You can see that, the first two modes are smooth foregrounds; The next few modes seem to be systematics-induced structures; Then the map follows the scanning stripes of the map, which is close to noise-like.

You can also verify this by looking at the eigenvectors:

[7]:
fig,axes = plt.subplots(10,1,figsize=(10,10),sharex=True,gridspec_kw={'hspace':0.0})
for i in range(10):
    axes[i].plot(eigenvectors[:,i],label=f'Eigenvector {i}',color='C'+str(i))
plt.tight_layout()
../_images/cookbook_check_noiselike_10_0.png

You can see that after the 8th eigenmode, the eigenvector becomes noise-like.

Test 3: Test the variance of the map becoming noise-like

If the map data is uncorrelated white-noise, the decrease of the variance of the map for each eigenmode can be exactly calculated, given the mode-mixing matrix. Therefore, given a theoretical noise amplitude, the ratio of the map var and the cleaned theoretical noise amplitude should reach a plateau. If the noise amplitude matches data well, then this plateau should be at 1. You can use ps.check_is_map_noiselike_using_pca for checking this:

[ ]:
# remove 20 modes just to see the plateau
_, A_mat_30 = pca_clean(MKmap_orig,30,weights=ps.W_HI,mean_center=True, return_A=True)
# retriete the mean-centered signal
signal_mean_centered = mean_center_signal(MKmap_orig,ps.W_HI)
res, noise = ps.check_is_map_noiselike_using_pca(A_mat_30,data=signal_mean_centered)
plt.plot((res / noise)[1:])
[<matplotlib.lines.Line2D at 0x308a981f0>]
../_images/cookbook_check_noiselike_12_1.png

Bonus: checking if the map variance meets expectation

If you want to check the map variance reaches what you expect from theory, you can calculate a theoretical noise variance based on radiometer equation.

First, you can retrieve a sky model for temperature:

[9]:
from meer21cm.fg import ForegroundSimulation

fg = ForegroundSimulation(
    hp_nside=256,
    wproj=ps.wproj,
    num_pix_x=ps.num_pix_x,
    num_pix_y=ps.num_pix_y,
    backend="pysm",
    pysm_preset_strings=["d1", "s1", "a1", "c1"],
    coord_system="C",
)
fg_map = fg.fg_wcs_cube(ps.nu)

Subsequently you can add receiver temp, CMB temp to get the system temperature:

[18]:
from meer21cm.telescope import receiver_temperature_meerkat, cmb_temperature
[11]:
t_spill = 3.0 # ground spillover
sys_temp = fg_map + receiver_temperature_meerkat(ps.nu) + cmb_temperature(ps.nu) + t_spill
[12]:
plot_map(fg_map + cmb_temperature(ps.nu)[None,None,:],ps.wproj,W=ps.W_HI,cbar_label='Kelvin')

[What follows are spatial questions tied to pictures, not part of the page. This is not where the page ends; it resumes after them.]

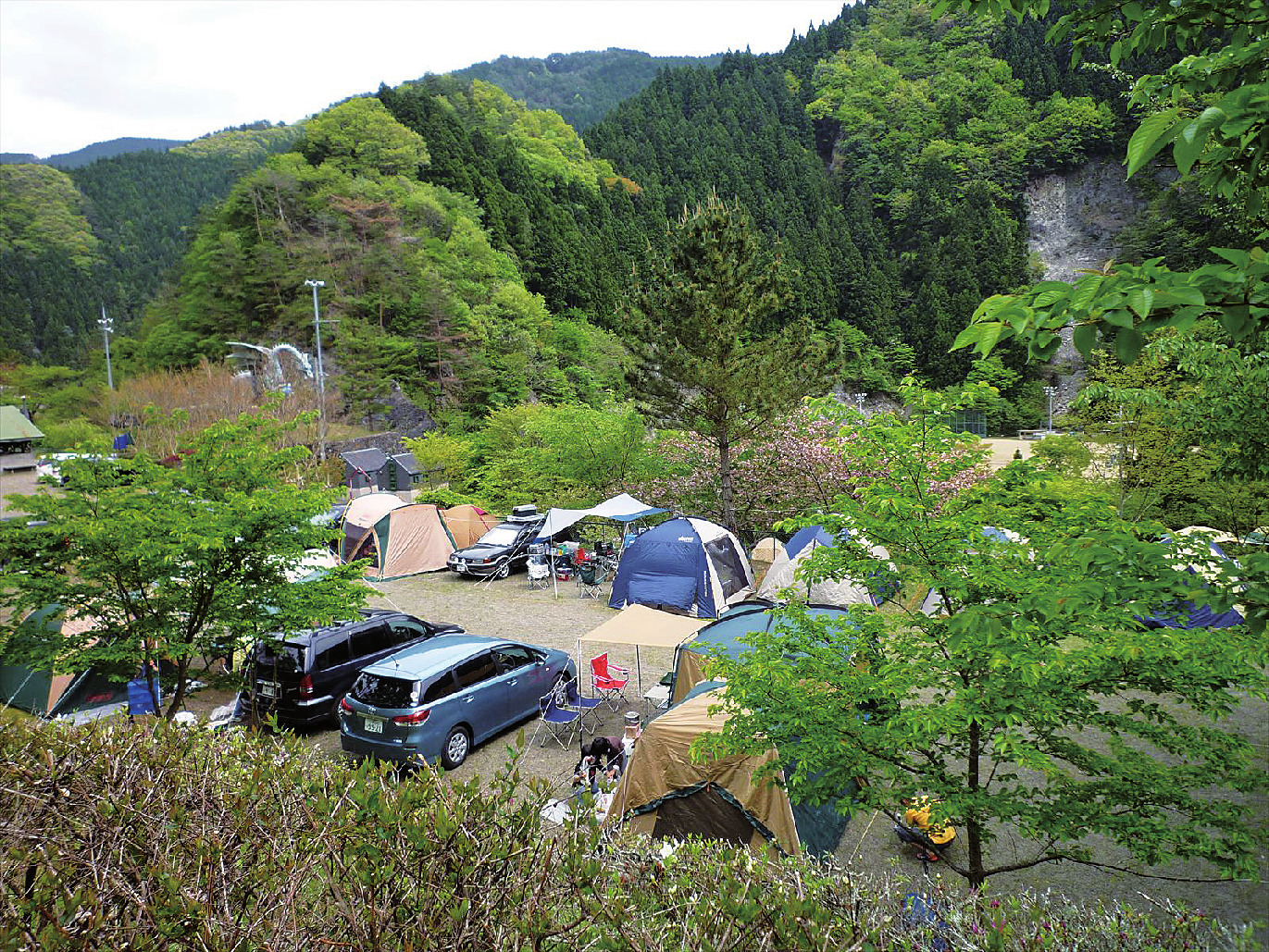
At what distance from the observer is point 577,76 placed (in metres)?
156

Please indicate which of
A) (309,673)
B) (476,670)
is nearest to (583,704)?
(476,670)

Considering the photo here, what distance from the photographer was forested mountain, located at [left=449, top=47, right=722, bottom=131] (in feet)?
463

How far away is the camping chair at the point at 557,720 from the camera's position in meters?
8.96

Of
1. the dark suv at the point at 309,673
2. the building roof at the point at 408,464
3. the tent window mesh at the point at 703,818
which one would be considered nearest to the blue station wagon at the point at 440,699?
the dark suv at the point at 309,673

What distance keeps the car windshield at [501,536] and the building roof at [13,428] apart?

../_images/cookbook_check_noiselike_18_0.png
[19]:
# for MeerKLASS
time_resolution = 2 # seconds
sigma_N = sys_temp / np.sqrt(2) / np.sqrt(time_resolution * np.diff(ps.nu).mean())
[21]:
plt.plot((res / noise / sigma_N[ps.W_HI>0].mean()**2))
plt.axhline(1,color='k',linestyle='--')
[21]:
<matplotlib.lines.Line2D at 0x13fcca9e0>
../_images/cookbook_check_noiselike_20_1.png

You can see that indeed the noise level is close to expected.